• **WHAT THE EXERCISE ASKS**
Rewrite all of the rows below as a numbered list with one line per number, dropping the blank lines and leaving out the pictures.

• **EXERCISE MATERIAL**
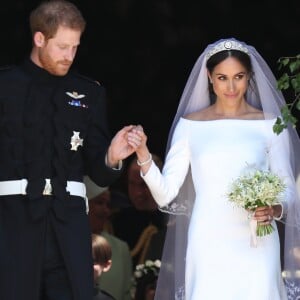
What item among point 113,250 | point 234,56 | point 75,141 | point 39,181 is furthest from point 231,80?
point 113,250

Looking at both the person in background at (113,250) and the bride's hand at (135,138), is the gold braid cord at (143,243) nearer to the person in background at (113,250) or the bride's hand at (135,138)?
the person in background at (113,250)

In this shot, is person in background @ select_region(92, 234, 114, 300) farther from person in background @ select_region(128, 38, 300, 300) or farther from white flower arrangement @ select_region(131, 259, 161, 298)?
person in background @ select_region(128, 38, 300, 300)

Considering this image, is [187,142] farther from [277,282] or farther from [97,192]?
[97,192]

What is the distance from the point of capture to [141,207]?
11.6 meters

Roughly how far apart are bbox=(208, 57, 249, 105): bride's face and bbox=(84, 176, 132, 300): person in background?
92.4 inches

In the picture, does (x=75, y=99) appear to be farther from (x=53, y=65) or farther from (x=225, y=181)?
(x=225, y=181)

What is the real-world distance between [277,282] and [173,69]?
431 centimetres

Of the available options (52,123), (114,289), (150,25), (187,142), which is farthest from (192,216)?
(150,25)

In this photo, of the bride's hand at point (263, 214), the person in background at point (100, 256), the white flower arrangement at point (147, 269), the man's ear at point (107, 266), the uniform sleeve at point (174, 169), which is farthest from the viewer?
the white flower arrangement at point (147, 269)

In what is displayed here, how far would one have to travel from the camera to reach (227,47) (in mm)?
9039

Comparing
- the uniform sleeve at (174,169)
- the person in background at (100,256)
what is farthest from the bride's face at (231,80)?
the person in background at (100,256)

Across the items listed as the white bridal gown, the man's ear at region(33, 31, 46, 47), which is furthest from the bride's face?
the man's ear at region(33, 31, 46, 47)

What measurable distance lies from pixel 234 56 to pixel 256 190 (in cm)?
94

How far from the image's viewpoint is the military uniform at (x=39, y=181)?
26.9 ft
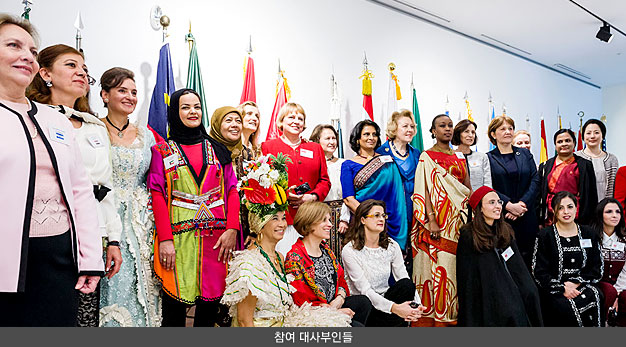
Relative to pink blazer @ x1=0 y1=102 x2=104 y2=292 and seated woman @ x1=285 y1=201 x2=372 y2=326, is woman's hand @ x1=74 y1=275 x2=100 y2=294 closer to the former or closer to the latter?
pink blazer @ x1=0 y1=102 x2=104 y2=292

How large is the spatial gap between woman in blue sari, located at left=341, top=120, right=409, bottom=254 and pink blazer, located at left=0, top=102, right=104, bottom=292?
2232mm

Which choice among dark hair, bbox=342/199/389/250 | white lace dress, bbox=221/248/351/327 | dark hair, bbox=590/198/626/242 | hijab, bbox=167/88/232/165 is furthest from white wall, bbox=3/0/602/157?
dark hair, bbox=590/198/626/242

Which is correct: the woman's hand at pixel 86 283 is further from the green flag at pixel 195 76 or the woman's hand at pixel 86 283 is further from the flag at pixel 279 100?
the flag at pixel 279 100

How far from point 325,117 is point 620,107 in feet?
25.7

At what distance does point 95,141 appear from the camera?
2.09 metres

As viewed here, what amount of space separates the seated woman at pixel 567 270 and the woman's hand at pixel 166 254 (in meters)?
2.65

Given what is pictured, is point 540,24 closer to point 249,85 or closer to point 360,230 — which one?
point 249,85

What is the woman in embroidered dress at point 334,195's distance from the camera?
3660 mm

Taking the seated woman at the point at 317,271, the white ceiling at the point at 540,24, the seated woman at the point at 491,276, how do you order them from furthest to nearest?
1. the white ceiling at the point at 540,24
2. the seated woman at the point at 491,276
3. the seated woman at the point at 317,271

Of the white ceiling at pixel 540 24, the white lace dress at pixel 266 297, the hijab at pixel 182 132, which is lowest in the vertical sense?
the white lace dress at pixel 266 297

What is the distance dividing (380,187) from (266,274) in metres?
1.52

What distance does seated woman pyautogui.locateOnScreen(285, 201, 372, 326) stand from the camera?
2.61m

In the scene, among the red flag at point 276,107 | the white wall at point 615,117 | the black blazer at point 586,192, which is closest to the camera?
the black blazer at point 586,192

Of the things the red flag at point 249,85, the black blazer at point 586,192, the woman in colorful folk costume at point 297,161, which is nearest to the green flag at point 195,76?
the red flag at point 249,85
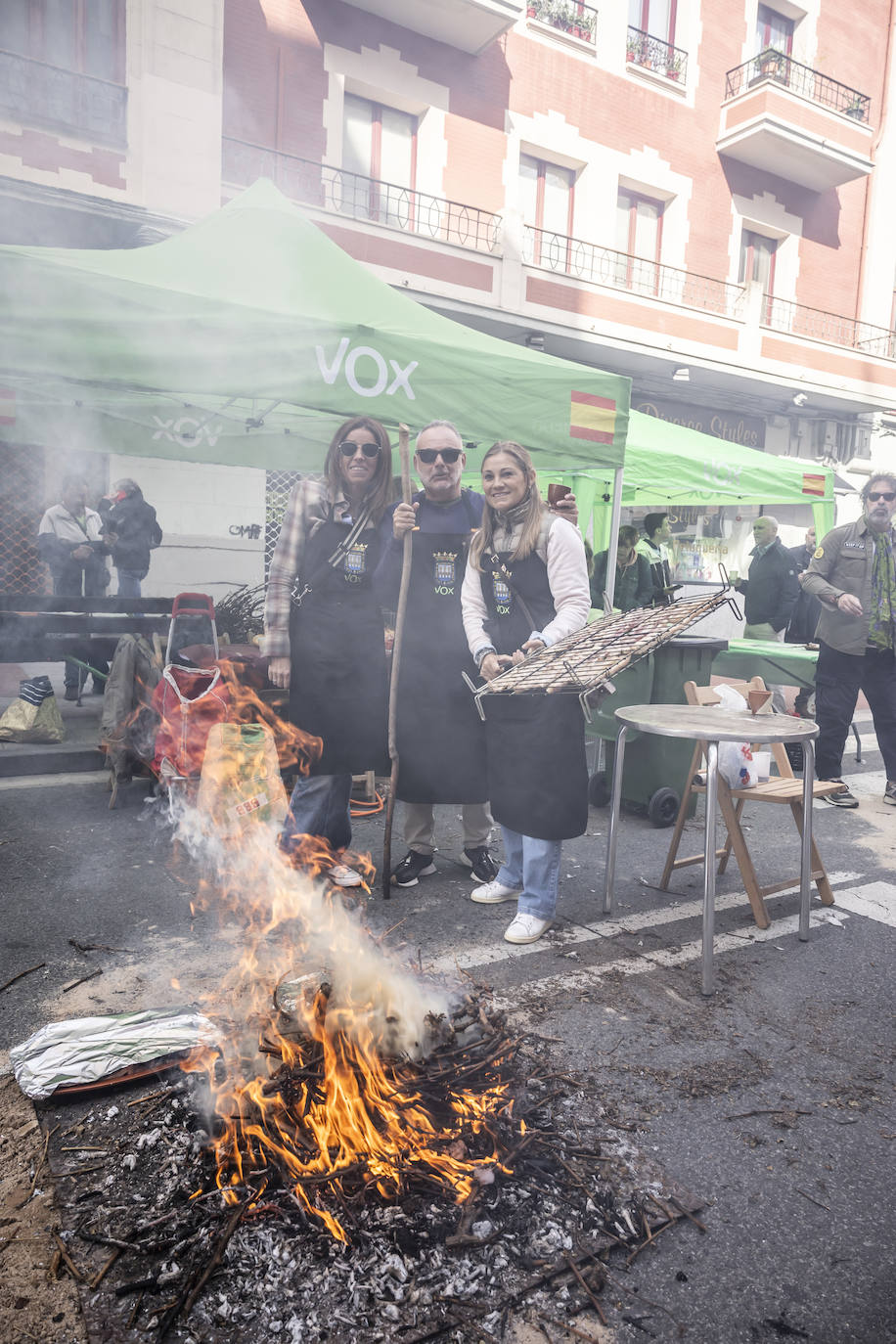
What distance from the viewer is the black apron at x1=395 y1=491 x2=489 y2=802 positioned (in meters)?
3.90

• **EXERCISE RESULT**
1. What item among point 113,250 | point 234,56 | point 75,141 | point 39,181 is furthest from point 231,80?
2. point 113,250
3. Looking at both the person in background at (113,250) and the bride's hand at (135,138), is the gold braid cord at (143,243) nearer to the person in background at (113,250) or the bride's hand at (135,138)?
4. the person in background at (113,250)
5. In this shot, is person in background @ select_region(92, 234, 114, 300) farther from person in background @ select_region(128, 38, 300, 300) or farther from white flower arrangement @ select_region(131, 259, 161, 298)?
6. person in background @ select_region(128, 38, 300, 300)
7. Considering this image, is [187,142] farther from [277,282] or farther from [97,192]?
8. [97,192]
9. What is the distance from the point of capture to [141,207]?
10. 11.6 meters
11. Roughly how far apart are bbox=(208, 57, 249, 105): bride's face and bbox=(84, 176, 132, 300): person in background?
12. 92.4 inches
13. In the picture, does (x=75, y=99) appear to be farther from (x=53, y=65) or farther from (x=225, y=181)?
14. (x=225, y=181)
15. What is the real-world distance between [277,282] and [173,69]?
16. 431 centimetres
17. Of the available options (52,123), (114,289), (150,25), (187,142), which is farthest from (192,216)?
18. (150,25)
19. In this photo, of the bride's hand at point (263, 214), the person in background at point (100, 256), the white flower arrangement at point (147, 269), the man's ear at point (107, 266), the uniform sleeve at point (174, 169), which is farthest from the viewer?
20. the white flower arrangement at point (147, 269)
21. In what is displayed here, how far would one have to travel from the camera to reach (227,47) (in mm)?
22. 9039
23. Comparing
24. - the uniform sleeve at (174,169)
25. - the person in background at (100,256)
26. what is farthest from the bride's face at (231,80)?
27. the person in background at (100,256)
28. Across the items listed as the white bridal gown, the man's ear at region(33, 31, 46, 47), which is furthest from the bride's face?
29. the man's ear at region(33, 31, 46, 47)
30. What measurable distance lies from pixel 234 56 to pixel 256 190 (in cm)?
31. 94
32. How far from the image's viewpoint is the military uniform at (x=39, y=181)?
33. 26.9 ft
34. Relative to pink blazer @ x1=0 y1=102 x2=104 y2=292 and seated woman @ x1=285 y1=201 x2=372 y2=326, is woman's hand @ x1=74 y1=275 x2=100 y2=294 closer to the former or closer to the latter?
35. pink blazer @ x1=0 y1=102 x2=104 y2=292
36. How large is the spatial gap between woman in blue sari, located at left=341, top=120, right=409, bottom=254 and pink blazer, located at left=0, top=102, right=104, bottom=292?
37. 2232mm
38. Which choice among dark hair, bbox=342/199/389/250 | white lace dress, bbox=221/248/351/327 | dark hair, bbox=590/198/626/242 | hijab, bbox=167/88/232/165 is furthest from white wall, bbox=3/0/602/157?
39. dark hair, bbox=590/198/626/242
40. Which is correct: the woman's hand at pixel 86 283 is further from the green flag at pixel 195 76 or the woman's hand at pixel 86 283 is further from the flag at pixel 279 100?
41. the flag at pixel 279 100
42. How far from point 325,117 is point 620,107 in feet?
43. 25.7
44. At what distance does point 95,141 appear from the camera?
45. 2.09 metres
46. As viewed here, what amount of space separates the seated woman at pixel 567 270 and the woman's hand at pixel 166 254 (in meters)?
47. 2.65
48. Given what is pictured, is point 540,24 closer to point 249,85 or closer to point 360,230 — which one?
49. point 249,85
50. What is the woman in embroidered dress at point 334,195's distance from the camera?
51. 3660 mm
52. Taking the seated woman at the point at 317,271, the white ceiling at the point at 540,24, the seated woman at the point at 491,276, how do you order them from furthest to nearest?
53. 1. the white ceiling at the point at 540,24
54. 2. the seated woman at the point at 491,276
55. 3. the seated woman at the point at 317,271
56. Of the white ceiling at pixel 540 24, the white lace dress at pixel 266 297, the hijab at pixel 182 132, which is lowest in the vertical sense?
57. the white lace dress at pixel 266 297
58. What is the distance dividing (380,187) from (266,274) in metres?
59. 1.52
60. What distance does seated woman pyautogui.locateOnScreen(285, 201, 372, 326) stand from the camera?
61. 2.61m
62. In the scene, among the red flag at point 276,107 | the white wall at point 615,117 | the black blazer at point 586,192, which is closest to the camera?
63. the black blazer at point 586,192
64. Of the things the red flag at point 249,85, the black blazer at point 586,192, the woman in colorful folk costume at point 297,161, which is nearest to the green flag at point 195,76?
65. the red flag at point 249,85
66. What distance from the viewer is the black apron at x1=395 y1=491 x2=489 y2=802 positioned (in meters)?
67. 3.90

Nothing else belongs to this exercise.